Les candidats à l'élection présidentielle sont en réalité des indépendants. Ils décident par eux-mêmes de se présenter et ils fondent leur décision sur leur capacité à réunir des fonds (et peut-être sur les sondages).
Certains se présentent simplement poussés par leur ego ou leur cupidité. La publicité liée à une candidature à la présidence est telle que même s'il échoue, un candidat peut espérer un contrat pour un livre, une carrière à la télévision ou une carrière bien rémunérée de conférencier (si ce n'est les trois à la fois). Trump s'est présenté en s'appuyant sur sa renommée. Promoteur célèbre avec son nom sur toutes sortes d'édifices et une fortune personnelle, il a été longtemps le présentateur-vedette d'un programme réalité à une heure de grande écoute - un aimant de la culture populaire américaine. Il savait que le système des partis politiques américains est tellement nébuleux qu'il pouvait décider de lui-même de se présenter, et qu'il n'y aurait aucun parti pour l'en empêcher. C'est en tout cas ce qu'il espère, s'il est en tête lors de la convention républicaine à Cleveland cet été, mais sans un nombre suffisant de délégués pour lui assurer de remporter l'investiture.
Il a parfaitement saisi l'air du temps : il a joué de la colère des classes laborieuses - les laissés pour compte de la transition d'une économie basée sur la production manufacturière à une autre basée sur l'information.
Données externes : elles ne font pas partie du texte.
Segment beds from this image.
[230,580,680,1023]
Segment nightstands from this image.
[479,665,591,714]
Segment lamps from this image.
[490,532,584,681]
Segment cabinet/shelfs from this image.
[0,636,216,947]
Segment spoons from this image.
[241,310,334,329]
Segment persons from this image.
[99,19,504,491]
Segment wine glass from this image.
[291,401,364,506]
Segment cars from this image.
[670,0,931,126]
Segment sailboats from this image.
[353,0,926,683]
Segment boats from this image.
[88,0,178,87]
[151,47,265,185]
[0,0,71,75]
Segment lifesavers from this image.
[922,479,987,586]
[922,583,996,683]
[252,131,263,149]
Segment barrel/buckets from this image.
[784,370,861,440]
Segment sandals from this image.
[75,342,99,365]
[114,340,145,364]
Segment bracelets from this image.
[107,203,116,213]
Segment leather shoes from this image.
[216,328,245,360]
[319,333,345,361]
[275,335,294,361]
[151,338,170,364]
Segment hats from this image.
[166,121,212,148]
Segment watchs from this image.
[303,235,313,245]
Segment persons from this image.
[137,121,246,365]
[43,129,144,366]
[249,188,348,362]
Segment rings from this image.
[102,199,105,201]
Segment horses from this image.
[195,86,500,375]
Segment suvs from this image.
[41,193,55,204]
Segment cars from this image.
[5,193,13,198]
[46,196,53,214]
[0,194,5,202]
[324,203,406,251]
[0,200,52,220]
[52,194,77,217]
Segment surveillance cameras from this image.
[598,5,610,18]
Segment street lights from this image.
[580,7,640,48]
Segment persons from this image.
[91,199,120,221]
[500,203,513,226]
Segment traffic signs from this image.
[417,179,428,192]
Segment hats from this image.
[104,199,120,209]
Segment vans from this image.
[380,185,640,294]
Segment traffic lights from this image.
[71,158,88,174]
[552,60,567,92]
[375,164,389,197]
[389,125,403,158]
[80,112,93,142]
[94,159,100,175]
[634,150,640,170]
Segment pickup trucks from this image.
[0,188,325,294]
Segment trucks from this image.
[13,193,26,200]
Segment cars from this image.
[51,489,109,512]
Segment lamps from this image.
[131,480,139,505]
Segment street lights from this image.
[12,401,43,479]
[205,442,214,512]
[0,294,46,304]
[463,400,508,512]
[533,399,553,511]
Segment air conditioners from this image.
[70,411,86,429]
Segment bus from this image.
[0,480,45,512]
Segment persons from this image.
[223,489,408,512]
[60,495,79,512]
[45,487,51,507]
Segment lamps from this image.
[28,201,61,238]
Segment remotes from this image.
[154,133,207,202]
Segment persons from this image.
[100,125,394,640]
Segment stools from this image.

Ce sont les grands perdants des accords de libre échange comme l'Accord de libre-échange nord-américain (NAFTA) qui a incité les entreprises américaines à se délocaliser au Mexique et les a aidées à maintenir les salaires à un niveau bas.
Trump critique le NAFTA et promet que s'il est élu, il rendra les accords commerciaux plus favorables aux travailleurs. Dès le début de sa campagne il a joué de l'hostilité à l'immigration et lancé sa candidature en qualifiant les immigrés mexicains de "violeurs" et "d'assassins".
Il a bâti sa campagne sur sa réputation d'homme d'affaire aux succès fabuleux. Mais il n'est pas facile d'évaluer son succès, il a connu quatre faillites et certaines des entreprises basées sur ses marques ont échoué. Il n'apprécie guère qu'on lui demande s'il vaut réellement 10 milliards de dollars comme il le prétend, et n'a pas publié ses déclarations de revenus, comme on l'attend de tout candidat à la présidence.
Bien qu'il mentionne encore le mur absurde qu'il a juré de construire le long de la frontière mexicaine (le Mexique devant régler la facture), il focalise maintenant sa campagne sur le commerce. Ce n'est pas par hasard que Bernie Sanders, le principal adversaire de Hillary Clinton pour l'investiture du parti démocrate, fait de même. Tous deux s'appuient sur la révolte des classes moyennes. Le taux de chômage des étudiants en fin d'étude, un réservoir de voix crucial pour Sanders, est de 12%. La plupart des partisans de Trump n'ont peut-être pas fait d'études supérieures, souvent leur salaire stagne depuis des années et ceux qui ont perdu leur emploi du fait des accords de libre échange (ou qui le croient) n'ont pas bénéficié de la reconversion professionnelle qui leur avait été promise.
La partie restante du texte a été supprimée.